Na zona A, o nosso ponto de observação é um banco no meio do Largo . Aí observo 4 mulheres sentadas no chão, à porta de edifícios não utilizados. Uma delas está rodeada de sacos de plástico e totalmente coberta com roupas velhas. Identifico esta mulher como sem-abrigo e, num primeiro momento, também as outras três me parecem sem-abrigo, já que estão sentadas de forma idêntica. Duas são de pele escura, a outra é branca. Pouco depois, dou-me conta de que são também prostitutas, excepto talvez a mulher rodeada de sacos de plástico. Contrariamente às mulheres da Zona B, estas estão alheadas umas das outras e as duas mulheres de pele mais escura aparentam mal-estar. Mais tarde, uma delas, talvez sentindo-se observada, levanta-se e sai do nosso campo de visão, indo colocar-se na Rua dos Anjos.

Vários homens vindos do lado da Avenida passam muito junto destas quatro mulheres e observam-nas rapidamente sem pararem. Estes homens fazem razias.

Sentados num banco a alguma distância do nosso, um grupo de 9 homens de origem africana conversam animadamente, indiferentes às mulheres, como se as vissem todos os dias. A sua atenção é mais cativada por duas crianças que ali brincam.
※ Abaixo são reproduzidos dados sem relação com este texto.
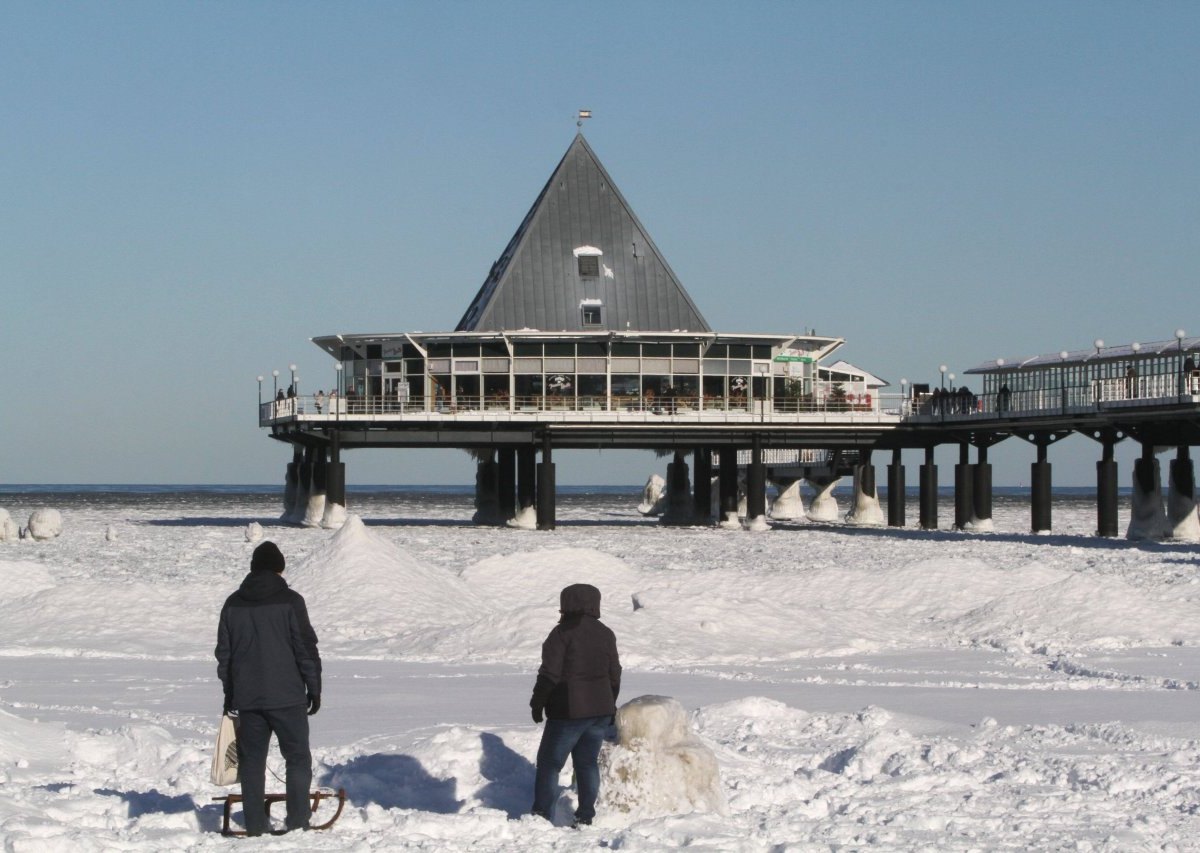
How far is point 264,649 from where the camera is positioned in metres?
9.74

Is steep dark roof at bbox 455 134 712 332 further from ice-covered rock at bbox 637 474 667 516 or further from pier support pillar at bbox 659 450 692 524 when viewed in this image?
ice-covered rock at bbox 637 474 667 516

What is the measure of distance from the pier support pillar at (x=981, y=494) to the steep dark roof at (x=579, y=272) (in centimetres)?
1120

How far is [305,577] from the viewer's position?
2653cm

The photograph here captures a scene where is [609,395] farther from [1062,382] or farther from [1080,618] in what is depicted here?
[1080,618]

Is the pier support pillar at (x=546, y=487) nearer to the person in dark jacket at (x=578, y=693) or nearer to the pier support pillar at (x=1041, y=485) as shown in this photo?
the pier support pillar at (x=1041, y=485)

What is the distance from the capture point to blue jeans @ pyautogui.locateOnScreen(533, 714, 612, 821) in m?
10.2

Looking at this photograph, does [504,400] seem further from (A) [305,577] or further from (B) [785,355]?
(A) [305,577]

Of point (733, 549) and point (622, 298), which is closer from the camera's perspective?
point (733, 549)

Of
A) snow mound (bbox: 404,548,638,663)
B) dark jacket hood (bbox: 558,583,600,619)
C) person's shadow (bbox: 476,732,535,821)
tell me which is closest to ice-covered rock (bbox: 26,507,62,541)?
snow mound (bbox: 404,548,638,663)

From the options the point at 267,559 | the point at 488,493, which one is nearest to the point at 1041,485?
the point at 488,493

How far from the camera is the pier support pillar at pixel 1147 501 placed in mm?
51281

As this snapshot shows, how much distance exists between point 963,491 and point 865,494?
15432 millimetres

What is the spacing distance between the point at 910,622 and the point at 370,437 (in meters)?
37.8

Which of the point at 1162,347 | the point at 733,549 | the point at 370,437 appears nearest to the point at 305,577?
the point at 733,549
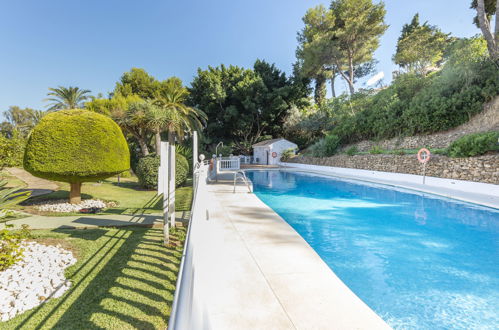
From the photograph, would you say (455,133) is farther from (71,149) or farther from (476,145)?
(71,149)

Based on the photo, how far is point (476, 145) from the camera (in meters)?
11.5

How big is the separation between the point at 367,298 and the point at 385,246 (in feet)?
8.48

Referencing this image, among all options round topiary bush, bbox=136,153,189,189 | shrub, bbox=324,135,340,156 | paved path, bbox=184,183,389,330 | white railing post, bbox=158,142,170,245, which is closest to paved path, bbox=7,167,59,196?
round topiary bush, bbox=136,153,189,189

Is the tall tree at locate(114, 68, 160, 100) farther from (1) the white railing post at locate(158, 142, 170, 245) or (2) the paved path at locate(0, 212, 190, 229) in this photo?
(1) the white railing post at locate(158, 142, 170, 245)

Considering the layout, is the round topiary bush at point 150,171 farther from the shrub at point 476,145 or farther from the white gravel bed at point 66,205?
the shrub at point 476,145

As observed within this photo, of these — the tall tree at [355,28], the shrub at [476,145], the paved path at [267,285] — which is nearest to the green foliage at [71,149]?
the paved path at [267,285]

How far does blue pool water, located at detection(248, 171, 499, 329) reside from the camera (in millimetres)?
3420

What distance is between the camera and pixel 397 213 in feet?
28.5

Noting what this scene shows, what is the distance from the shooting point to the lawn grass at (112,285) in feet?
8.90

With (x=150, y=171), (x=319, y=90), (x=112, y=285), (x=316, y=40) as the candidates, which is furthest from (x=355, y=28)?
(x=112, y=285)

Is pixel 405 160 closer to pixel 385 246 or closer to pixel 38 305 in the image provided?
pixel 385 246

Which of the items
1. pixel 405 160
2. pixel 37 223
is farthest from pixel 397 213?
pixel 37 223

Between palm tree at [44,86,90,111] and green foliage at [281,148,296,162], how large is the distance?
25690mm

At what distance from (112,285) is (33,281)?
3.88 ft
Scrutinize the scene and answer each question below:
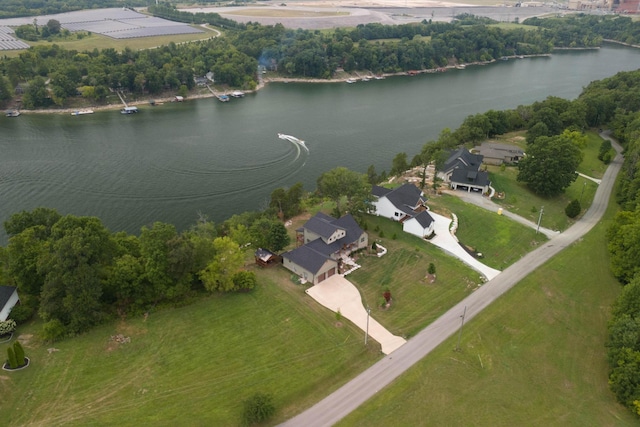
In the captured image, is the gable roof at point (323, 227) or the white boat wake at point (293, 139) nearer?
the gable roof at point (323, 227)

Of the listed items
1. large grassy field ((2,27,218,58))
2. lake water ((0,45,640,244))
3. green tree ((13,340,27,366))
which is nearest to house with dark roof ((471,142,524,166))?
lake water ((0,45,640,244))

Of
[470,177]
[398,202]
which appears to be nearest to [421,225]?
[398,202]

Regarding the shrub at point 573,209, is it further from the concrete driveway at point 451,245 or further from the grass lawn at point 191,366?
the grass lawn at point 191,366

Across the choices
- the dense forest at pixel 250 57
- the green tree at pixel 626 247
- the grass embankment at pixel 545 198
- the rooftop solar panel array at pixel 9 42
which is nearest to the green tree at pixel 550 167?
the grass embankment at pixel 545 198

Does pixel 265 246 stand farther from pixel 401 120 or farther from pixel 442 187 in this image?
pixel 401 120

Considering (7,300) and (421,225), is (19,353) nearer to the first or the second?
(7,300)

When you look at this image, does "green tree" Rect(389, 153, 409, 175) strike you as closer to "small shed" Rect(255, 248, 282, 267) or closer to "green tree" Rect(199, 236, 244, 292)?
Result: "small shed" Rect(255, 248, 282, 267)
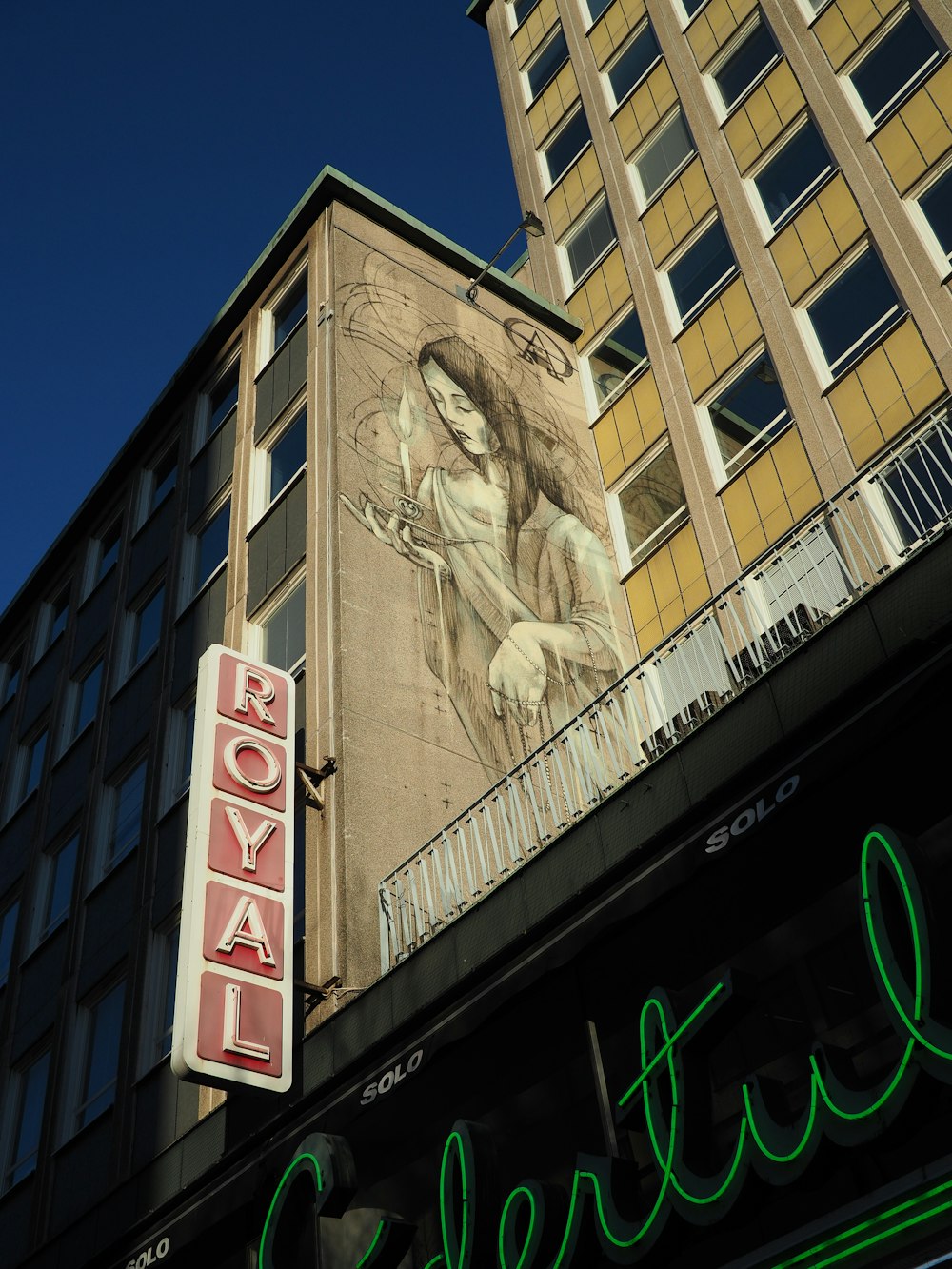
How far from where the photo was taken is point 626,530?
67.8ft

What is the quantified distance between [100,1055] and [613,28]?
2153 cm

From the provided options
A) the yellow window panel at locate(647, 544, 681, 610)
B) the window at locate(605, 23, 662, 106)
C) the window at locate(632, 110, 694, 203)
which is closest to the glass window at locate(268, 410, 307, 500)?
the yellow window panel at locate(647, 544, 681, 610)

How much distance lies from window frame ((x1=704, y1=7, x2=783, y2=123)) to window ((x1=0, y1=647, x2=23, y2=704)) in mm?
17483

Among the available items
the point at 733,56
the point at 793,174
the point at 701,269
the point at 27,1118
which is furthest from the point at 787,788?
the point at 733,56

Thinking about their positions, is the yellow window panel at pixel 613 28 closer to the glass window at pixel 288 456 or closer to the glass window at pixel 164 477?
the glass window at pixel 164 477

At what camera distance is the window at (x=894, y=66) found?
61.6 ft

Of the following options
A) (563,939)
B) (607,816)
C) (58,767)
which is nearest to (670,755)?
(607,816)

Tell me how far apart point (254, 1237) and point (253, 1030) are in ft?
5.88

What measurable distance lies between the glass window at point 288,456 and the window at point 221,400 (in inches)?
124

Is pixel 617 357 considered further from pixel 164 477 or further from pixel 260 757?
pixel 260 757

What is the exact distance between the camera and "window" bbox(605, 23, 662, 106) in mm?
25156

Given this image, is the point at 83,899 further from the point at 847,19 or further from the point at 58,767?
the point at 847,19

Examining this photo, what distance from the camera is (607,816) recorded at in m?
10.5

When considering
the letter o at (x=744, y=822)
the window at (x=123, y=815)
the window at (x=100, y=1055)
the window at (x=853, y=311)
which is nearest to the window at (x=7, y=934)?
the window at (x=123, y=815)
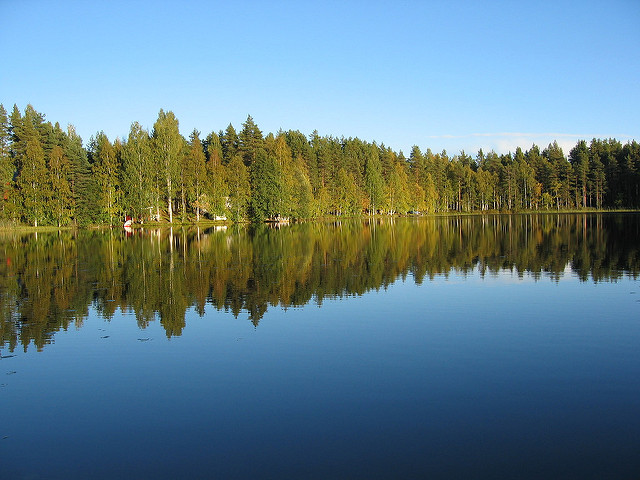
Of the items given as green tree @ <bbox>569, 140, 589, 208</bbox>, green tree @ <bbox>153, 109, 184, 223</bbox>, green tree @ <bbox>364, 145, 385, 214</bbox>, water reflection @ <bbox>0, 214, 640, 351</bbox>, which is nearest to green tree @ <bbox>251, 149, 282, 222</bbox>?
green tree @ <bbox>153, 109, 184, 223</bbox>

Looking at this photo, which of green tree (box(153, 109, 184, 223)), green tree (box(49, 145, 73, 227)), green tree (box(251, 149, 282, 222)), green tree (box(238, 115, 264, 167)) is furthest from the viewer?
green tree (box(238, 115, 264, 167))

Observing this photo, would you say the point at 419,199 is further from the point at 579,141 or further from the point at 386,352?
the point at 386,352

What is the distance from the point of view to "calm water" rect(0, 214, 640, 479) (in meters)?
7.30

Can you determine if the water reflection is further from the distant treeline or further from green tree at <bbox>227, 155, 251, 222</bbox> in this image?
green tree at <bbox>227, 155, 251, 222</bbox>

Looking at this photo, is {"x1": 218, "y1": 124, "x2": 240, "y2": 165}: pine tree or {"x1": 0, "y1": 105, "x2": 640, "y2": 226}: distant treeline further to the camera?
{"x1": 218, "y1": 124, "x2": 240, "y2": 165}: pine tree

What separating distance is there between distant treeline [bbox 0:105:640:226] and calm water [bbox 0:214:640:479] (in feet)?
200

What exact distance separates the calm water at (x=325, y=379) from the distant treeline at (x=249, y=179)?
2395 inches

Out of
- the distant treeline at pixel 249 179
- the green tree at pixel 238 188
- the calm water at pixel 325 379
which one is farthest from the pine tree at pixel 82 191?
the calm water at pixel 325 379

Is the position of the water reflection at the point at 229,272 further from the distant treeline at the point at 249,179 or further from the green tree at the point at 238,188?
the green tree at the point at 238,188

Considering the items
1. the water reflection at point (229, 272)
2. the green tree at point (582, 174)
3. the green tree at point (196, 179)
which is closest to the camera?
the water reflection at point (229, 272)

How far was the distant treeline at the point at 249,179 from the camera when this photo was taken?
76750mm

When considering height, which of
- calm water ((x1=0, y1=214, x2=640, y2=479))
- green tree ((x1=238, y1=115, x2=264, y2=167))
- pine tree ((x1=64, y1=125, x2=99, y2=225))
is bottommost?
calm water ((x1=0, y1=214, x2=640, y2=479))

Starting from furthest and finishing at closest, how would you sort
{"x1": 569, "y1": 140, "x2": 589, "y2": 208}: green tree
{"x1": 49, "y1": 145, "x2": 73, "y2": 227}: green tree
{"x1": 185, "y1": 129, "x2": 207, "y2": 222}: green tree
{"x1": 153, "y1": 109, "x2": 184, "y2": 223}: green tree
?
1. {"x1": 569, "y1": 140, "x2": 589, "y2": 208}: green tree
2. {"x1": 185, "y1": 129, "x2": 207, "y2": 222}: green tree
3. {"x1": 153, "y1": 109, "x2": 184, "y2": 223}: green tree
4. {"x1": 49, "y1": 145, "x2": 73, "y2": 227}: green tree

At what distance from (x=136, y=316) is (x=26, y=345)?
3584 mm
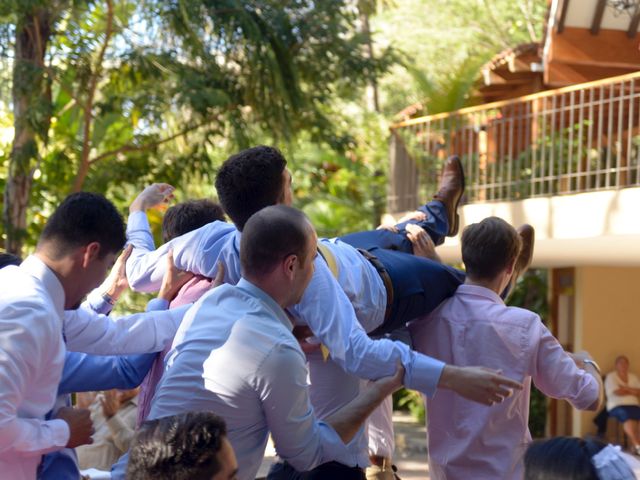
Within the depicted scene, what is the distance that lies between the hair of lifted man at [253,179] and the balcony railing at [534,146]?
29.0ft

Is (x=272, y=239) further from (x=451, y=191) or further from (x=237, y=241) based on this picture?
(x=451, y=191)

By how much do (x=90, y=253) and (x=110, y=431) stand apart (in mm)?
3695

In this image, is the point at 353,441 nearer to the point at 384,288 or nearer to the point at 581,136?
the point at 384,288

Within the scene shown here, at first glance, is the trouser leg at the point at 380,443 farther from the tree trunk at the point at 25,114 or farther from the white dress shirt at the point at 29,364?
the tree trunk at the point at 25,114

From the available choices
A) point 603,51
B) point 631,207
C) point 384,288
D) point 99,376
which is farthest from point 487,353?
point 603,51

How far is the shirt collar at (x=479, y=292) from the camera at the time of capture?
416cm

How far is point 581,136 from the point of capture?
42.9 ft

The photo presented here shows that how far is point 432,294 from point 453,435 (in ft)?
1.80

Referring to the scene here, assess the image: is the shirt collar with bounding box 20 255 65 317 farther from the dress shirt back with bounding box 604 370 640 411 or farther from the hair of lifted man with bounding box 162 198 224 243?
the dress shirt back with bounding box 604 370 640 411

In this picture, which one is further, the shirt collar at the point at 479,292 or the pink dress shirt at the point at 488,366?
the shirt collar at the point at 479,292

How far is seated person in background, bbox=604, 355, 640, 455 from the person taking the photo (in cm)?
1475

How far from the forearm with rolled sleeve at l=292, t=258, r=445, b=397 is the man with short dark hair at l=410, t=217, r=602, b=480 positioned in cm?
85

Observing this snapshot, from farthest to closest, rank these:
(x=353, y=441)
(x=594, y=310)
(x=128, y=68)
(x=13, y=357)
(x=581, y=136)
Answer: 1. (x=594, y=310)
2. (x=581, y=136)
3. (x=128, y=68)
4. (x=353, y=441)
5. (x=13, y=357)

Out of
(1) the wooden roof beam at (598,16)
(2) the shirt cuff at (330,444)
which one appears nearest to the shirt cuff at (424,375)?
(2) the shirt cuff at (330,444)
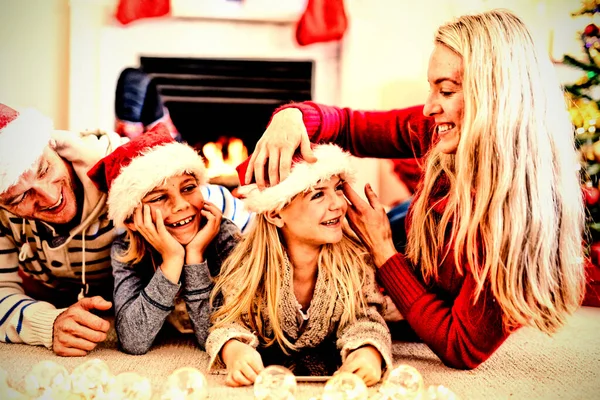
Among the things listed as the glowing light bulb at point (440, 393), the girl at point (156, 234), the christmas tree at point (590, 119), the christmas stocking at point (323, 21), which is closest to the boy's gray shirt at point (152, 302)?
the girl at point (156, 234)

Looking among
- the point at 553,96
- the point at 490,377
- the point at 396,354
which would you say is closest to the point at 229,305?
the point at 396,354

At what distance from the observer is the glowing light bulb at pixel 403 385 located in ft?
3.40

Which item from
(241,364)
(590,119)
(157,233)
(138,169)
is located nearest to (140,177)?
(138,169)

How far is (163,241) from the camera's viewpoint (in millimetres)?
1283

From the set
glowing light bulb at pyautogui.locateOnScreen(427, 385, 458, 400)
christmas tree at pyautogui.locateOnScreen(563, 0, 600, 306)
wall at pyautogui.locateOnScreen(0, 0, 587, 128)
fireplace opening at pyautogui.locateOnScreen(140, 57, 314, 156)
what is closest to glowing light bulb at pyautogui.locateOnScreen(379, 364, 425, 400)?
glowing light bulb at pyautogui.locateOnScreen(427, 385, 458, 400)

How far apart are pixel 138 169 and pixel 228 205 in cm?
38

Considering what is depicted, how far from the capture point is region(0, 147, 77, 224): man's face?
1328 millimetres

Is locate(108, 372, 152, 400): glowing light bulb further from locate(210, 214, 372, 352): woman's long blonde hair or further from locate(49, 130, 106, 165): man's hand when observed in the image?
locate(49, 130, 106, 165): man's hand

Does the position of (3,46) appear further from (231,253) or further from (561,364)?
(561,364)

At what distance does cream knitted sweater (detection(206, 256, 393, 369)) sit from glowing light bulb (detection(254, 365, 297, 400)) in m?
0.18

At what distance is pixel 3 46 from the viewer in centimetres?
243

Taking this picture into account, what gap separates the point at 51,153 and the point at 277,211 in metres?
0.61

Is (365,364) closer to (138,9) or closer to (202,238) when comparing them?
(202,238)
Nesta zona do Largo, vêem-se barracas fechadas para venda de bebidas à noite, nas alturas de actividade no palco. Há alguns gradeamentos. Também deste lado do Largo, os lugares, objectos e atitudes sugerem uma situação de espera. O Largo não vive só à noite, há ainda alguns lugares de comércio de bairro, mas orienta -se para a vida nocturna e para receber quem vem de fora em busca de algo que ali, e só ali, se

41 oferece. Mostra-o também a situação de abandono em que estão alguns elementos decorativos da praça (uma fonte), contrastando com o investimento nas actividades de diversão.

Deslocamo-nos para a saída da zona A pela Rua dos Anjos, mas aí a degradação urbana (estrada não alcatroada, prédios em ruína), a maior densidade de bares sugerindo actividades de tráfico de droga e alguma violência verbal fazem-nos recuar.

Em suma: trata-se de um espaço investido por várias lógicas, observáveis desde logo em aspectos urbanísticos, nas escolhas de prioridade de intervenções de reabilitação e pela presença de um novo tipo de comércio. A valorização urbana e simbólica convive com zonas de degradação urbana e marginalidade. A Zona B está mais valorizada que a Zona A.

Os modos de sociabilidade, ou de isolamento, das prostitutas observadas, a proximidade entre a polícia na Zona B e as prostitutas, a aparente intimidade amigável entre as mulheres e o grupo masculino, e o meu próprio erro interpretativo tomando as mulheres da zona A como sem-abrigo, sugerem alguma hierarquia entre as

prostitutas – talvez determinada pela sua situação no bairro, maior ou menor familiaridade com os moradores, situação legal, recursos financeiros, protecção. O território do Largo surge pois como segmentado e a intervenção em curso criou possivelmente novas condicionantes territoriais com impacto nas actividades que aí já se exerciam. A actividade da prostituição adaptou-se a essa segmentação utilizando as novas coordenadas territoriais para se organizar e manifestar uma lógica que lhe é interna.